#### DOKUMEN
Jakarta, 5 Juni 2025 – Koalisi masyarakat sipil yang terdiri dari Themis Indonesia, Transparency International Indonesia (TII), dan Trend Asia menyoroti dugaan pelanggaran hukum dan etika terkait penggunaan anggaran oleh Komisi Pemilihan Umum (KPU) Republik Indonesia selama pelaksanaan Pemilu 2024. Langkah advokasi atas dugaan korupsi dalam pengadaan private jet telah disampaikan kepada KPK (7/5), laporan yang sama juga telah disampaikan kepada BPK untuk melakukan audit investigasi (15/5), sejalan dengan itu koalisi masyarakat sipil juga menggunakan temuan tersebut sebagai bukti awal bahwa telah terjadi pelanggaran etik oleh pejabat/birokrasi dan anggota KPU kepada DKPP (22/5). Terkait pelaporan ke KPK, koalisi juga telah menyampaikan data dan informasi tambahan pada 2 Juni 2025. Laporan ini menyoroti praktik pemborosan dan inefisiensi yang kronis, khususnya dalam penggunaan jet pribadi, penyewaan apartemen, dan pengadaan kendaraan dinas yang tidak wajar.

#### BAGIAN DATA
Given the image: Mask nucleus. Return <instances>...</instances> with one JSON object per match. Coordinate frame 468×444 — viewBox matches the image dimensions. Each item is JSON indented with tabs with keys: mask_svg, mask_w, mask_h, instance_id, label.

#### YANG PERLU DIKERJAKAN
A - Dalam teks tentang anggaran KPU, untuk apa koalisi juga menyampaikan laporan yang sama kepada BPK?
B - Organisasi apa saja yang membentuk koalisi masyarakat sipil menurut teks tentang anggaran KPU?
C - Teruskan teks tentang anggaran KPU mulai dari kalimat terakhirnya.
Baris-baris data sama sekali tidak berperan di sini.

#### JAWABAN
A - Laporan itu disampaikan kepada BPK agar BPK melakukan audit investigasi atas dugaan korupsi dalam pengadaan private jet, yang sebelumnya sudah dilaporkan kepada KPK.

B -
- Themis Indonesia
- Transparency International Indonesia (TII)
- Trend Asia

C -
Dalam siaran pers hari ini , koalisi mengungkapkan temuan signifikan mengenai penggunaan jet pribadi oleh KPU RI. KPU mengakui melakukan 31 kunjungan menggunakan jet pribadi dalam periode Januari-Maret 2024. Namun, catatan investigasi koalisi menemukan 59 kunjungan yang dilakukan dalam periode yang sama.
Pengguna jet pribadi ini mencakup Hasyim Asy’ari (Ketua KPU saat itu), Komisioner KPU (Parsadaan Harahap, Mochammad Afifuddin, Yulianto Sudrajat), serta unsur Sekretariat KPU seperti Sekjen KPU, Kepala Biro, dan staf.
“Alasan kunjungan, seperti pemantauan distribusi logistik, penguatan kelembagaan pemilu, dan pemantauan pemungutan suara ulang, tidak lantas membenarkan penggunaan moda transportasi semewah dan semahal jet pribadi ini,” ujar Agus Sarwono dari TI Indonesia.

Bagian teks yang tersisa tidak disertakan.